Monday 31 October 2022

The Vortex

 The Vortex

When I first played with The Damned at Hastings Pier Ballroom in July 1977, their agent Nick Leigh from the Derek Block Agency was there and, in the dressing room, told me that he'd enjoyed my set and that he promoted top punk venue The Vortex, as well as DJing there. [I have a good friend these days who's an academic; he's one of the world's leading experts on Wyndham Lewis, but as Vorticism goes, this was one maelstrom further altogether.] Anyway, Nick gave me his card and told me to contact him. 

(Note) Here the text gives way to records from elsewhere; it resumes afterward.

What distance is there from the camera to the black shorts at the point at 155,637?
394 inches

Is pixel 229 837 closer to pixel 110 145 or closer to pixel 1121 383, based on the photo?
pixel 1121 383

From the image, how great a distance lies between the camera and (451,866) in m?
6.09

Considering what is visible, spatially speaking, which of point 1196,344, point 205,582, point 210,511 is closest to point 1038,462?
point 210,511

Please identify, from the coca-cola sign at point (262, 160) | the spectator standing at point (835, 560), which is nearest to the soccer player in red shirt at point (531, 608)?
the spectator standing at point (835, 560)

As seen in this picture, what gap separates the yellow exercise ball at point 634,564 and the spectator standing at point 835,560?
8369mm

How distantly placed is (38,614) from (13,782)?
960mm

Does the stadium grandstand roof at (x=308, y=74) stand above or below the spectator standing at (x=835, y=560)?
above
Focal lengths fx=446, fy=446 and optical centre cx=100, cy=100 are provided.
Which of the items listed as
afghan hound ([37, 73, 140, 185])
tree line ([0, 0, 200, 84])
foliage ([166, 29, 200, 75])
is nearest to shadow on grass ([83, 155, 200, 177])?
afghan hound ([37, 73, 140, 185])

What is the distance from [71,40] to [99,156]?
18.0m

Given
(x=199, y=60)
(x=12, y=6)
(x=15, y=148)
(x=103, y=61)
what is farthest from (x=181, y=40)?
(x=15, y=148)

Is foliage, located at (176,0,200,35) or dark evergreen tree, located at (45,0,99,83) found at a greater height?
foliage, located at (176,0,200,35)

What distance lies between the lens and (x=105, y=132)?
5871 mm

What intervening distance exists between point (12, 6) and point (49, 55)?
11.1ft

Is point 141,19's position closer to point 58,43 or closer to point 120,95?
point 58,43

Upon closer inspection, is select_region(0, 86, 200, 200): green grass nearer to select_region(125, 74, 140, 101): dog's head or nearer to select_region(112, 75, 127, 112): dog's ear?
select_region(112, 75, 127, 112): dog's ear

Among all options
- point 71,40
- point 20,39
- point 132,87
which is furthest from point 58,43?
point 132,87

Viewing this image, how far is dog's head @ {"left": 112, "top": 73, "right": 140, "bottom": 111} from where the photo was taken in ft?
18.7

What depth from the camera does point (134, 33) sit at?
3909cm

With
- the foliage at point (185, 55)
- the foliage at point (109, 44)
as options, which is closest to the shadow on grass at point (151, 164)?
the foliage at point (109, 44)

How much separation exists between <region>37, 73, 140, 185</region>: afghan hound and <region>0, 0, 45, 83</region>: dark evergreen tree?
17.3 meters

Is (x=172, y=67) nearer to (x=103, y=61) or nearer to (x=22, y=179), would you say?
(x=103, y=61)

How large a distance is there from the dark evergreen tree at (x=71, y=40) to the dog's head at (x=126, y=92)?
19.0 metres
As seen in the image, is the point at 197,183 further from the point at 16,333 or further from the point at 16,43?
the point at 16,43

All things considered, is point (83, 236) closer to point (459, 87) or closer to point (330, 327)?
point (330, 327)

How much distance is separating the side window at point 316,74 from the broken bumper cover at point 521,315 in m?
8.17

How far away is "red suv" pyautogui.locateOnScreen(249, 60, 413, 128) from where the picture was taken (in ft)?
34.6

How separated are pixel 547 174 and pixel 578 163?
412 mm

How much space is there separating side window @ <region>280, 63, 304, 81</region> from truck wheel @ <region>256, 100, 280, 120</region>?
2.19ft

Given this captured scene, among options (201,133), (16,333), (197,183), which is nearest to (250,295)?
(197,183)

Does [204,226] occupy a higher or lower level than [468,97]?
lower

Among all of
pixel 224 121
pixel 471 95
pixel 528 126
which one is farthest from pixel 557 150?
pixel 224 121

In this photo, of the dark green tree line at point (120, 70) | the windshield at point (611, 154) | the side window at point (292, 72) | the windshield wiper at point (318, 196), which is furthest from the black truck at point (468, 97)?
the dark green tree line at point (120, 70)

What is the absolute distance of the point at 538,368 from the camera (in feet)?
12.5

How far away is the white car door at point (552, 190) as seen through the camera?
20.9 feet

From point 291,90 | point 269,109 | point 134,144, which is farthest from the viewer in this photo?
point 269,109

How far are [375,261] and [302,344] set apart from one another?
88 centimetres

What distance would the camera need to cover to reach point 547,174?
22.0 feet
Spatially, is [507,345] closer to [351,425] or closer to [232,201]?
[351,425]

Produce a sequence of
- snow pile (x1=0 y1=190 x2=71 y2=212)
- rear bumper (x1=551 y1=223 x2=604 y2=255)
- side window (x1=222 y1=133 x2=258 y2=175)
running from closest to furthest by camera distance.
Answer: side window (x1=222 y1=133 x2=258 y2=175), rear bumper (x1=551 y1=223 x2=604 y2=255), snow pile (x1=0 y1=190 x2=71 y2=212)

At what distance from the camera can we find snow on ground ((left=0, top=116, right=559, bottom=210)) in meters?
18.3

When I rang he was good as gold and duly gave me a date at The Vortex on Halloween night to support The Ants — with Jordan singing back then — and Siouxsie & The Banshees. There was another band on before me; they were called The Void and I have no recollection of them, but about fifteen years ago, I was reading the memoirs of a posh boy junkie called Sebastian Horsley, who died not long after, and lo and behold, it turned out he was in The Void. So a posh boy junkie and not very posh boy junkie on the bill that night. Posh he might have been, but I'll bet he didn't arrive at the venue and see in the queue going round the block, a dozen or more of his friends who had come from the posh suburbs to support him. I will further bet even more money that no-one said, as they handed him a syringe loaded with morphine: 'There ya go, Jools, it's in the gun.' [I very responsibly kept it till after my set.]

I was at the time living at my gran's flat in Holland Park. My friend Adam Cox, another posh junkie, who had close-cropped blonde hair with red and blue dye in, and was dressed that night from head to foot in studded black leather, so at about eighteen stone and six feet, an imposing character, came to call for me and, guitar in my hand, we hopped on the Central Line into town. I can't remember if we alighted at Oxford Circus or Tottenham Court Road, as Wardour Street is equidistant between the two, but guess the former as it comes first.

When we got to the venue, they were indeed queueing around the block, and I was amazed to see so many of my pals there, including Bill Major, the man who'd called me Auntie in the first place, and who never left our manor, unless to see an American bluesman at the 100 Club. He had on his signature green and white striped rugby shirt, but luckily in view of the crazy pogoing that ensued inside, he had by then swapped the leather Indian sandals he always used to wear, for a pair of twelve hole Dr. Marten's. Also there were my pal Bob Wilson [known as Watson, or sometimes Sonny Boy, because once when under the influence he had been trying to talk about Sonny Boy Williamson and had inadvertently said Sonny Boy Watson], who was right down the front when I was playing and dancing like a maniac, whilst another punter set his hair alight on the floor next to him; my dear friend Robin Bibi, who would play on my single the following year, and with whom I've been playing on and off ever since; with Bill was a fella called Bob The Bins (for obvious reasons) —he had been a semi-respectable sales rep about four years earlier but had fallen into bad company i.e. us lot in the pub, and rather gone adrift. He was the one who handed me the works. My pal Glenn Mason, known as Coco for equally obvious reasons, was in attendance too.

My manager David Scott had also come up to Brighton with some pals to support me, and do some networking; it was David who had promoted the Hastings show, and I think his partner in crime Phil Church was with him. Their main income was from a car front they had — I don't know what motor they were in that night, but he always turned up in something eye-catching; the best was a white Rolls Royce like John Lennon's. When I got inside, one of the first people I saw was my other dear friend Arturo Bassick from The Lurkers, who was in conversation with Jimmy Pursey from Sham 69. I don't think they were pals, although the Sham bassist is a friend or ours, rather just two people in up and coming punk bands. Anyway the fact that I had known Robin since we were in our early teens at my public school, and Arturo since the school I went to after that one expelled me, made seeing them both there all the more emotional. As an aside, they didn't meet each other (through me) until 1980, but after that they played together in my band The Men From Uncle, and in Arthur (Arturo)'s bands The Lucky Saddles and The Blubbery Hellbellies.

I can't tell you much more about the gig — I was high as a kite on nerves beforehand, elated afterwards and don't remember much of the main bands, except for Jordan's amazing coxcomb hair, and Siouxsie's whole look. The following year I saw The Banshees at Kingston Coronation Baths and they were magnificent, and more enjoyable for me because I wasn't distrait and floating on air. I don't even recall shooting the morphine up — I think I might even have kept it till I got home to Holland Park. Nick Leigh paid me the kingly sum of ten pounds, and Damned tours and downhill slopes beckoned.